Efeitos dos UV na pele

Na pele, os efeitos negativos do stresse oxidativo, ao nível do envelhecimento cutâneo, são os que estão mais amplamente divulgados. Sobretudo, pela ação perniciosa da radiação solar. As zonas expostas da pele ficam mais suscetíveis a sofrer lesões provocadas pela ação das espécies reativas ao nível das fibras que a constituem (colagénio e elastina) e ao nível da membrana e ADN das células.

Fenómenos inflamatórios, imunosupressão, cancro, máculas, rugas e envelhecimento acelerado são algumas das consequências possíveis do stresse oxidativo provocado pela exposição às radiações UV. Ainda que seja difícil diferenciar entre o que são processos próprios do envelhecimento biológico e processos patológicos que se desenvolvem durante o mesmo, está estimado que mais de 50% dos sinais visíveis do envelhecimento cutâneo poderão ser provocados pelos UV e pelos radicais livres formados devido à exposição a estes.

Auxílio de sistemas antioxidantes

Várias doenças são relacionadas com a ação dos radicais livres, nomeadamente a aterosclerose, a diabetes, as doenças autoimunes, as doenças neurológicas degenerativas (Alzheimer, Parkinson, Huntington, etc.) e o cancro.
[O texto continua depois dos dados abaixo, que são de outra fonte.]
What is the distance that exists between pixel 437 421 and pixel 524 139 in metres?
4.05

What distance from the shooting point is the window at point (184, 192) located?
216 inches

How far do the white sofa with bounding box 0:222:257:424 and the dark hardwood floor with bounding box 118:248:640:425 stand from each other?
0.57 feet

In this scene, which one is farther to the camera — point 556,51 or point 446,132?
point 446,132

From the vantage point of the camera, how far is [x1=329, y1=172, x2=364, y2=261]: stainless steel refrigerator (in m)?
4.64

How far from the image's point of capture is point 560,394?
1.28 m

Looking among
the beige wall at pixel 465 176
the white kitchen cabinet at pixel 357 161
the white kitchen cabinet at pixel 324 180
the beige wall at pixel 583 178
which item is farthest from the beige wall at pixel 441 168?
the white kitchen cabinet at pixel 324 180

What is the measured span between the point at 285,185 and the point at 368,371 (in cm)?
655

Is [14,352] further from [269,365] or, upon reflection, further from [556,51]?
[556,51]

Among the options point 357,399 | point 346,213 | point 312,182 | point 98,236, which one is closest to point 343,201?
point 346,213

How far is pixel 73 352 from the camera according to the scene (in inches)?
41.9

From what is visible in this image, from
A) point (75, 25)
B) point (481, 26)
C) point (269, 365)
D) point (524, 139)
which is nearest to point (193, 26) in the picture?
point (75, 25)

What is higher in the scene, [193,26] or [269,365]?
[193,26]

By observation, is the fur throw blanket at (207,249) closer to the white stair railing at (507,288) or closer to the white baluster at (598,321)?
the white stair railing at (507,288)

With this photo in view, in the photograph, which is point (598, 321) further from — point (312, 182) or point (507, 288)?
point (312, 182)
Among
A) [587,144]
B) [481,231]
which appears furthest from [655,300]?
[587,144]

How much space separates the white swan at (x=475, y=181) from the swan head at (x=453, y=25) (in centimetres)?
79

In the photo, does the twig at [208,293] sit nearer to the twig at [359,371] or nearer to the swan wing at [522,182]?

Assim, torna-se importante contarmos com o auxílio de sistemas antioxidantes extra.

Estes sistemas antioxidantes não enzimáticos são, na sua maioria, exógenos, ou seja, necessitam de ser absorvidos pela alimentação diária, ou sob a forma de suplementos alimentares, que podem ser ricos em enzimas antioxidantes e em antioxidantes não enzimáticos.